Who's who?

There are lots of people at the council who help and support children and young people in care, but its tricky to know who everyone is and what they do and how to contact them. Here's a who's who to help you understand the roles.

Social worker

Your social worker provides support to you and your family during your time in care. Your social worker should make sure you're doing OK and that you're being looked after properly. When you first come into care, your social worker will meet with you and write you up a Care Plan. If you've got any problems, you can talk to your social worker. They should be able to help you understand any decisions made about your life. Sometimes there may be decisions made that you don't agree with. Talk to your social worker as they won't know there is anything wrong if you don't tell them. 

If you're unhappy with the social work service, you can contact an advocate and they can help you to resolve any problems.

Independent Reviewing Officer (IRO)

Your IRO chairs your review meetings and makes sure your Care Plan meets your needs. They can also help you have your voice heard. Every child or young person in care should have an IRO and your IRO should stay the same if possible. Your IRO should listen to you, and you can talk to your IRO about how you want your review meetings to take place and how you'd like to contribute to your review meetings.

Advocate

Advocates can support you to express your views and have your voice heard. Find out more about advocates on the advocacy page.

Independent Visitor

Independent Visitors (IVs) are adults who share their time with young people who are in care.

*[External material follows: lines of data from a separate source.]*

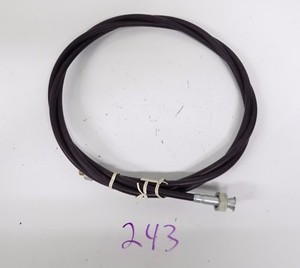 Details About Nos 1970 Ford Truck Speedometer Cable Assembly D0ha 17b351 N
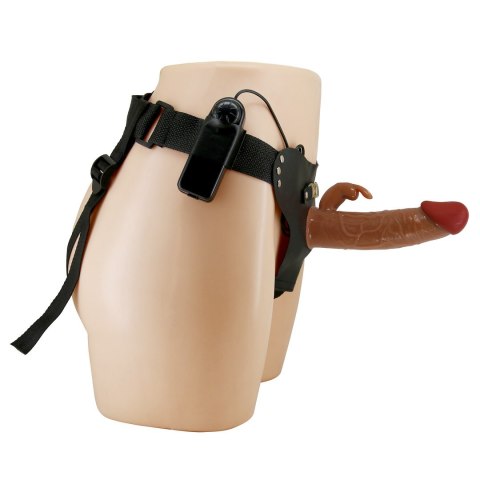 VIBRATION HARNESS BRIEFS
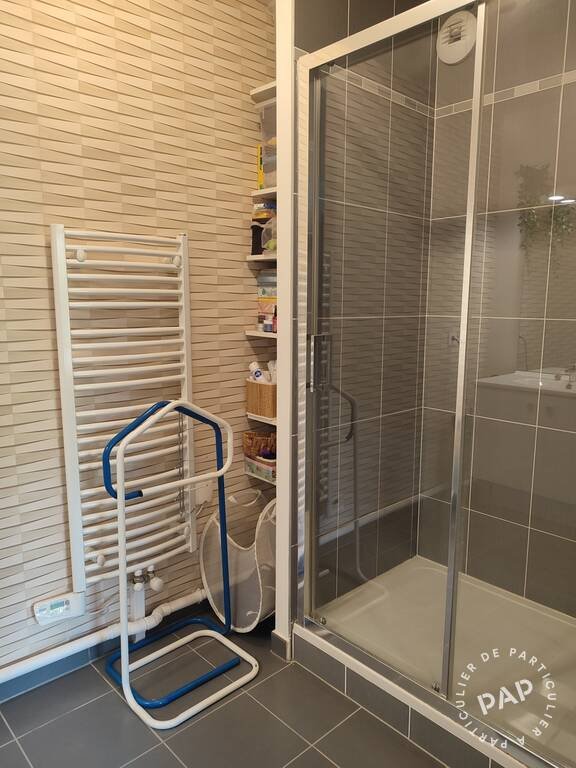 Appartement à vendre, 45m², Saint-Cyr-l'École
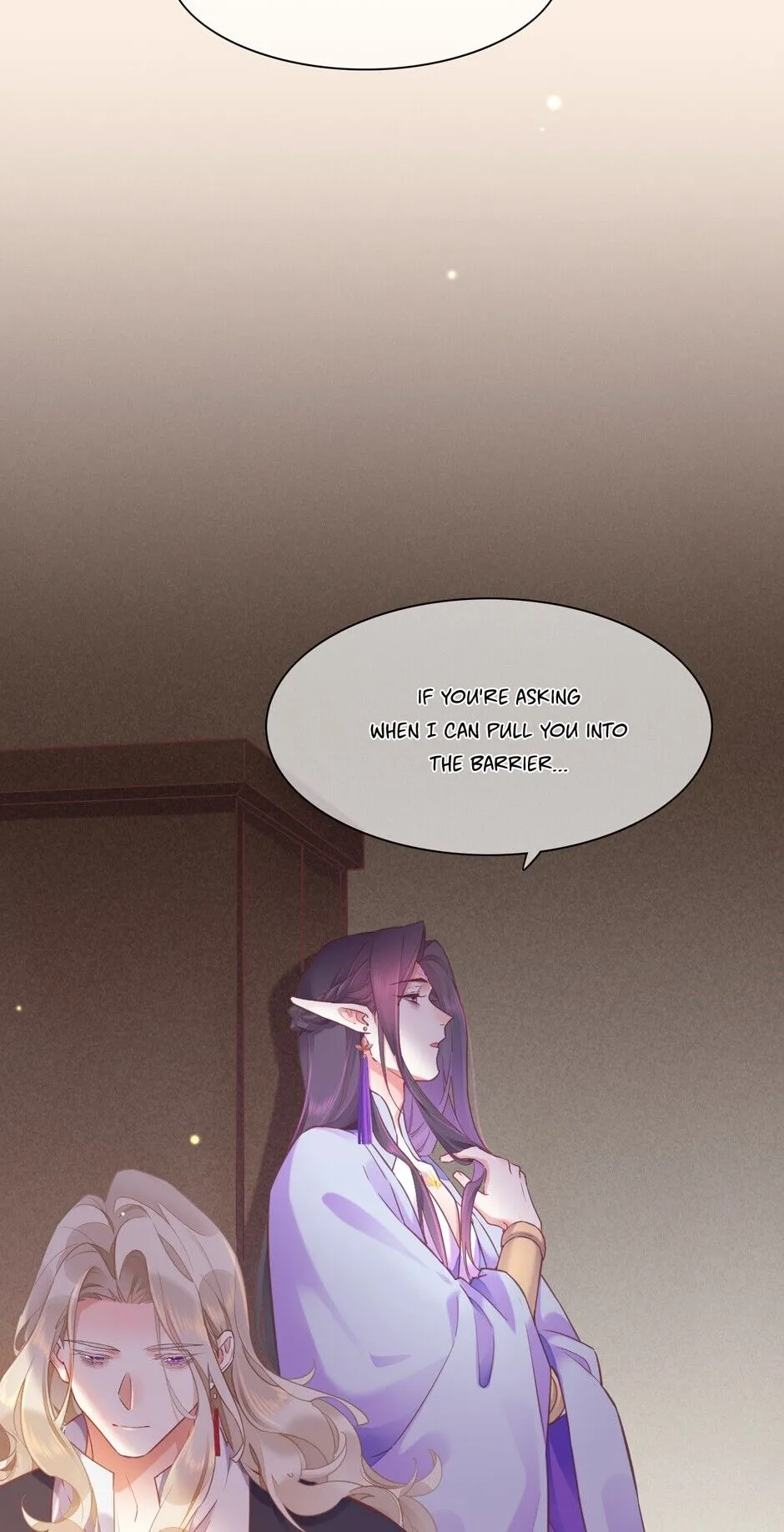 Crack of Dawn Chapter 83 page 26 - 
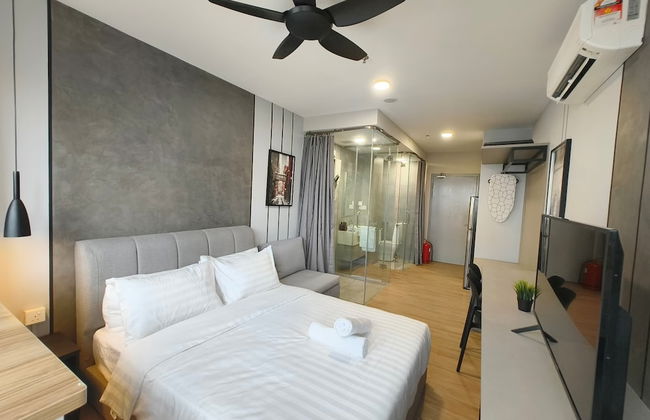 Riveria City by Plush - Foto 28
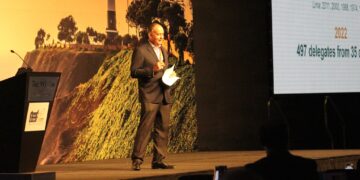 IFFO 2022: Conclusiones clave de la sesión de demanda del Foro de Mercados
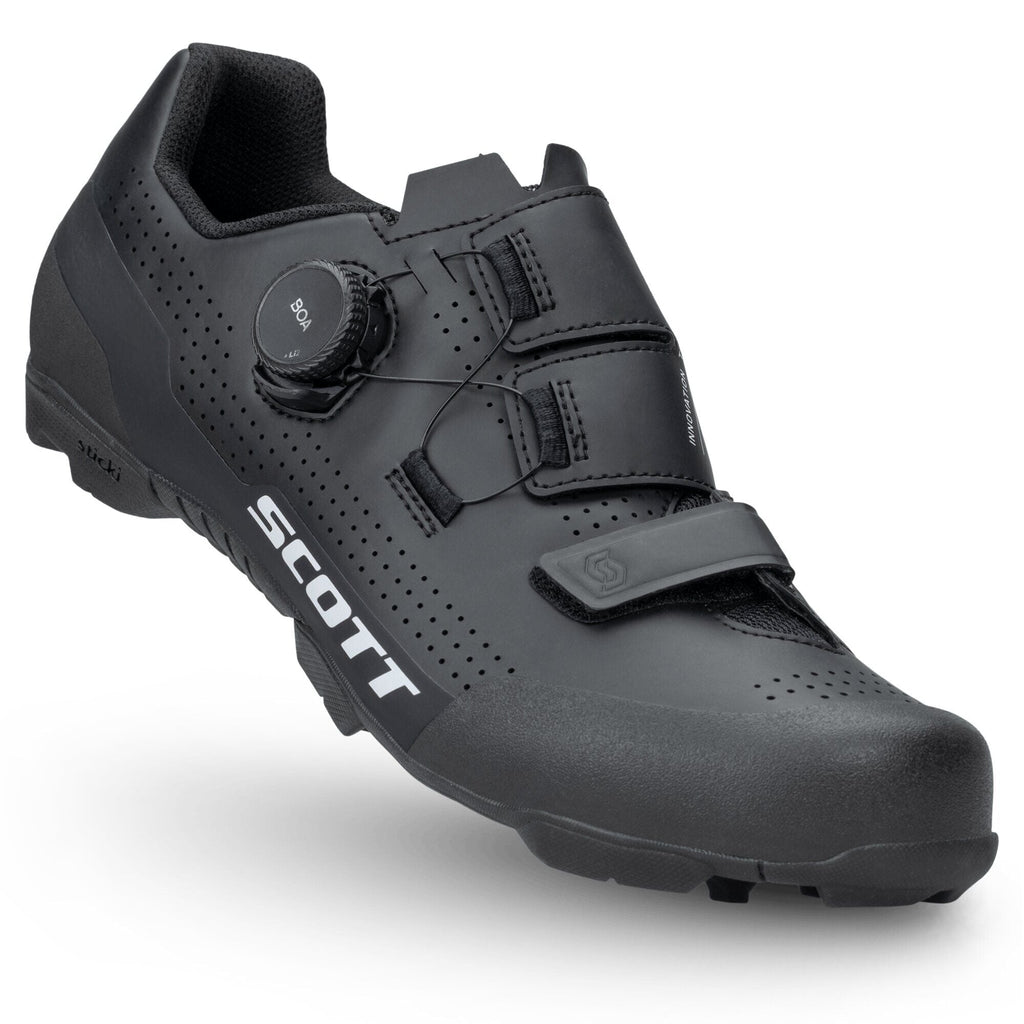 Scott MTB Team Boa shoes 2026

IVs are completely separate from Children's Social Care and there just for you. Your IV doesn't replace your carer or social worker, but is another person to support you. You can do lots of fun activities with your IV! 

If you would like an IV, get in touch with jean.harris@york.gov.uk or alison.cammiss@york.gov.uk

Pathway Worker

When you turn 17, you will be allocated a pathway worker. Your pathway worker is there to support you when you turn 18 and leave care. Your pathway worker will keep in contact and arrange meetings with you; they will visit you at home and also arrange to meet you in the community. Your pathway worker will provide you with advice, information and guidance to help you make the best choices and decisions. The relationship between you and your pathway worker is important; make the most of the support they can offer.

You are entitled to support from a pathway worker until you are 25. The amount of support that you receive from your pathway worker will depend on what you want and your circumstances.